Attacks at Inference Time: adversarial examples
The user’s privacy must also be guaranteed during the inference phase.
This is especially relevant when inference is done on private or sensitive
data. The user can also be the attacker. As a means of attack, the user may
employ so called adversarial examples. An adversarial example is a valid input
data that will cause the machine learning model to misinterpret it. This
seemingly benign attack can create catastrophic consequences, for instance, if
we think of road sign classification in safety critical situations.
By attaching a specially crafted sticker on a stop sign,
researchers have shown
that they can trick the image classifier into misinterpreting or not
recognizing the sign at all. While the sign appears as regular stop signs to
the human eye, the machine learning model is unable to see it as such. The
concept of adversarial examples is not new. What is new is the severity of
their consequences, like crashing an autonomous car in the stop sign
adversarial example.
ML as a service: IP protection
The value of machine learning models mostly resides in the associated data
sets. Training data can be very expensive to collect or difficult to obtain.
When machine learning is offered as a service, the user has access only to the
inputs and the outputs of the model. For example, in the case of an image
classifier, a user submits an image and gets in return its category. It might
be tempting for a user to make a copy of the model itself to avoid paying for
future usage. A possible attack is to query the service on chosen input data,
obtain the corresponding output and train the so-obtained data-set to get a
functionally equivalent model.
Why now is the time to check your defense mechanisms
At NXP, we built some of the most sophisticated secure devices in the world.
We create countermeasures inside them to protect them against a broad range of
logical and physical attacks, such as side-channel or template attacks.

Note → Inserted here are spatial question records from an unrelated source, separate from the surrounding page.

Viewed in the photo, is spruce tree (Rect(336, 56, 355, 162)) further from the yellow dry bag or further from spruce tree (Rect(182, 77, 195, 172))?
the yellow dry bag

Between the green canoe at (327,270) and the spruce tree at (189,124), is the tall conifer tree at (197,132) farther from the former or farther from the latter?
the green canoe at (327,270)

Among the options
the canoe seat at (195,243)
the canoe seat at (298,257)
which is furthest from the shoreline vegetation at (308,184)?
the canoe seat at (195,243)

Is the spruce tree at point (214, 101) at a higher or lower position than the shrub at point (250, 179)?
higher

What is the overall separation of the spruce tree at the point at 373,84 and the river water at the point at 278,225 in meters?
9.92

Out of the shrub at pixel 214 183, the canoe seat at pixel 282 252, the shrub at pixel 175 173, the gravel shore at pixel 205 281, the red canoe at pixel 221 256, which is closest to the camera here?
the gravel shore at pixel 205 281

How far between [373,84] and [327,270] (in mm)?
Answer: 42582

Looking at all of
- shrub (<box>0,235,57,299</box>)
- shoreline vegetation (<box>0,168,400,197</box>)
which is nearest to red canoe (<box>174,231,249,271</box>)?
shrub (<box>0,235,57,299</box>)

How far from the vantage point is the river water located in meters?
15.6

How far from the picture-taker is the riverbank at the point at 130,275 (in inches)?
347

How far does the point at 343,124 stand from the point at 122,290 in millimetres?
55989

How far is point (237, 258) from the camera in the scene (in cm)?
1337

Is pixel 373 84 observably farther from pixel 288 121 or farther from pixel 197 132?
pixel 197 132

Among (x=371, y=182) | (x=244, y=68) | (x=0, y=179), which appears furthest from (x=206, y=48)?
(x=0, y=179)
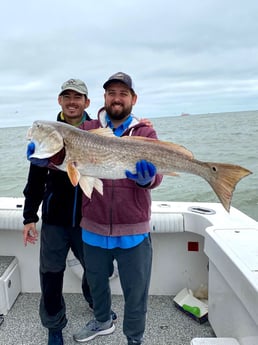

It’s only a matter of time when hackers will rely on AI to extract
secrets and critical information from secure systems, as it only enhances
their “learning” capabilities.
To ready ourselves against these evolving threats, the implications of AI must
become an integral part of IoT system security. If training and inference of
AI machine learning models are not to become a wide-open gate for future
adversaries, security by design and privacy by design principles must be
considered from the beginning. Fortunately, it’s not too late for the
AI realm to apply the lessons already learned from IoT security. If we keep
this in mind when designing the infrastructure and devices of the future, the
AIoT holds the power to transform our lives. And it’s upon us, to turn
the black box of the future into a bright one.